Tornando al nostro Paese, è poi chiaro che un rilievo fondamentale assume la riforma del nostro diritto societario, con l’introduzione del modello duale e la previsione, accanto al consiglio di gestione appunto del consiglio di sorveglianza, giusto compromesso, almeno nell’impostazione teorica, tra il modello di partecipazione forte della cogestione sul modello tedesco e strumenti che rischiano di ridurre la partecipazione a dinamica ininfluente rispetto alla trasparenza, all’indirizzo e al controllo delle imprese.
Vi è poi la partecipazione finanziaria. Noi intendiamo con essa l’azionariato come investimento collettivo finalizzato alla partecipazione alla governance. E’ uno strumento che avrebbe potuto accompagnare positivamente le privatizzazioni delle aziende statali negli anni ’90, che invece si sono rivelate prevalentemente finanziarie e speculative. Vanno previsti piani di azionariato su base negoziale collettiva e con adesione volontaria, riflettendo, pur con le cautele necessarie, rispetto al possibile ruolo dei fondi pensione.
La contrattazione territoriale e l’utilizzo degli enti bilaterali sono inoltre i puntelli su cui poter sviluppare la partecipazione non solo nelle imprese medio-grandi, ma in tutto il tessuto produttivo nazionale.
Chiediamo pertanto al Governo di impegnarsi in una politica di incentivi di sostegno alla democrazia economica sul piano fiscale. Sul piano legislativo si dovrebbe inoltre privilegiare, nell’ambito dell’assegnazione di concessioni pubbliche, le imprese che accettano la partecipazione dei dipendenti ed il sistema duale.
La partecipazione si presenta quindi come opportunità, come una scelta, che deve essere incentivata e favorita, come una risposta innovativa rispetto ai caratteri dell’efficienza, della competitività e della crescente globalizzazione dei mercati.
Superare l’antagonismo nelle nostre relazioni industriali non significa cancellare il conflitto: esso rimane uno strumento di difesa e di iniziativa dei lavoratori dipendenti. Ma con forme di partecipazione che funzionano realmente esso diventa meno consueto, normale, rituale.

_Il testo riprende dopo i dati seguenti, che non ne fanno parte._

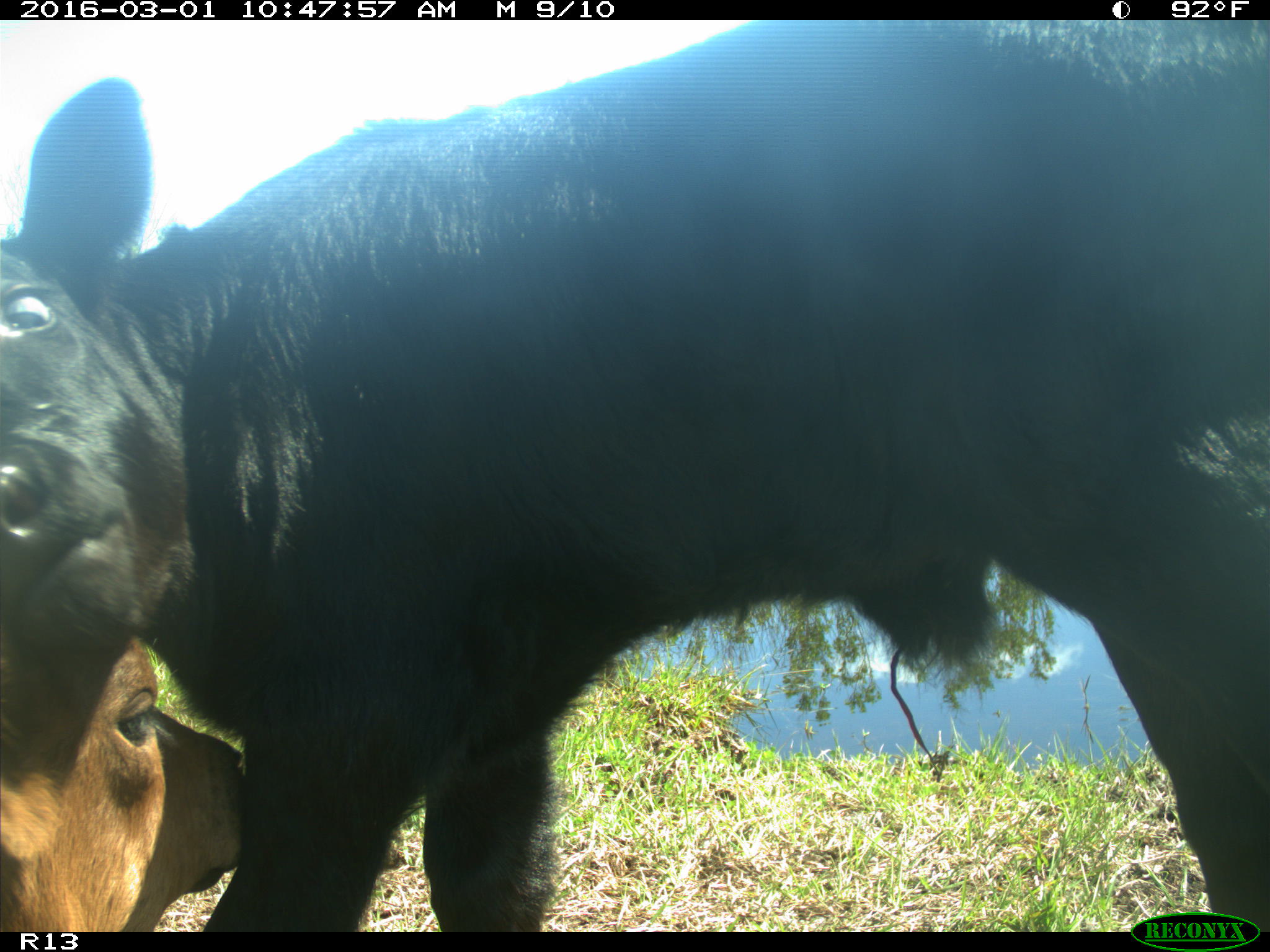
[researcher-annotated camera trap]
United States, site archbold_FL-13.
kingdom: Animalia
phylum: Chordata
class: Mammalia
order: Artiodactyla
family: Bovidae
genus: Bos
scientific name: Bos taurus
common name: domestic cow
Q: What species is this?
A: Bos taurus (domestic cow).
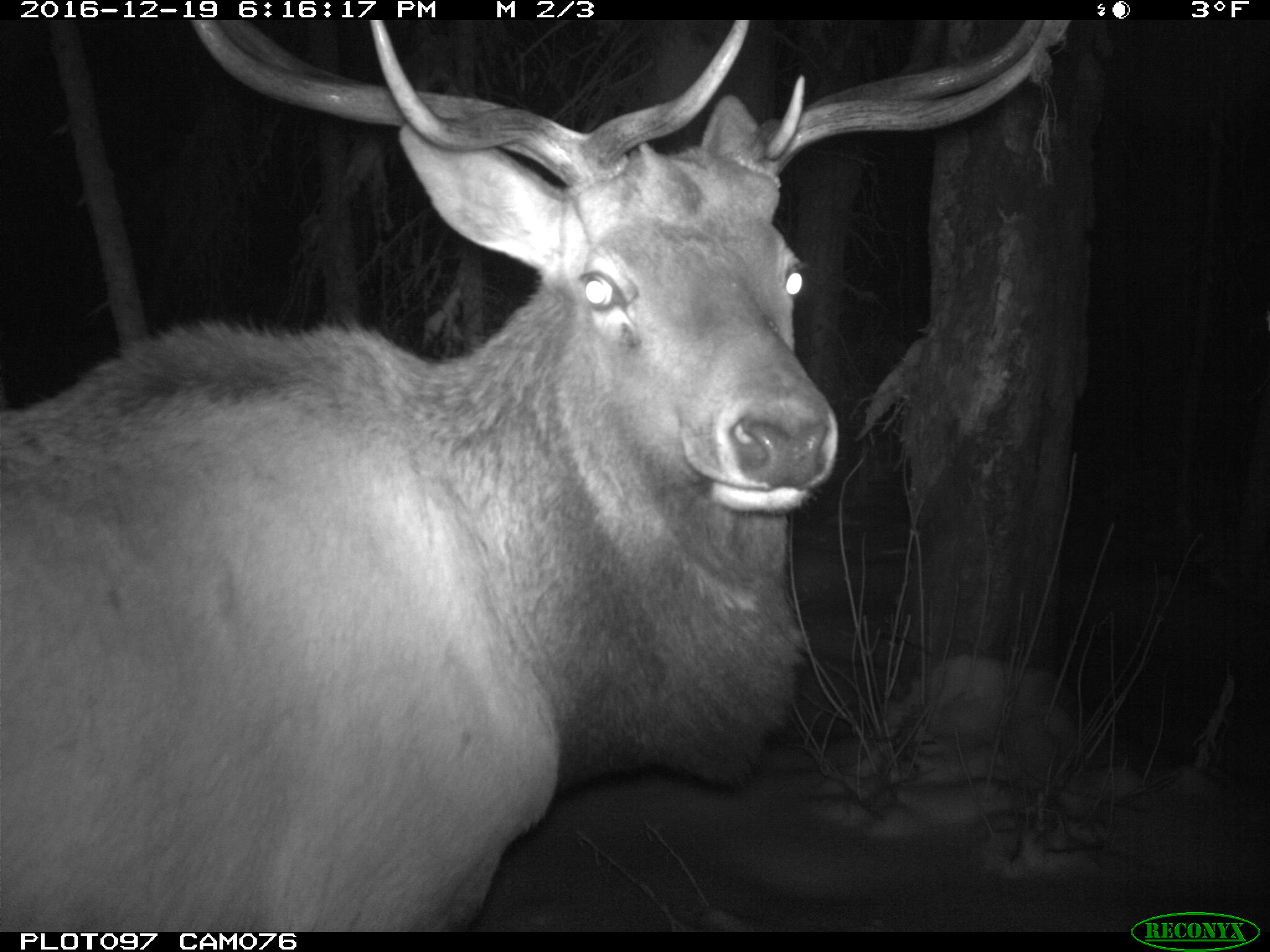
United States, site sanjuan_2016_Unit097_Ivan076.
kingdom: Animalia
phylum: Chordata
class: Mammalia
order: Artiodactyla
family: Cervidae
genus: Cervus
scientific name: Cervus elaphus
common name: red deer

La partecipazione costituisce quindi un “bene pubblico”, un capitale di fiducia che diviene cruciale negli attuali tempi di crescente incertezza. Un nuovo equilibrio tra capitale e lavoro, in cui vi è un reciproco e responsabile riconoscimento tra lavoratori ed impresa ed in cui il ruolo di un sindacato consapevole può essere l’elemento decisivo per passare dalla teoria all’applicazione concreta e quotidiana di questi principi nei luoghi di lavoro.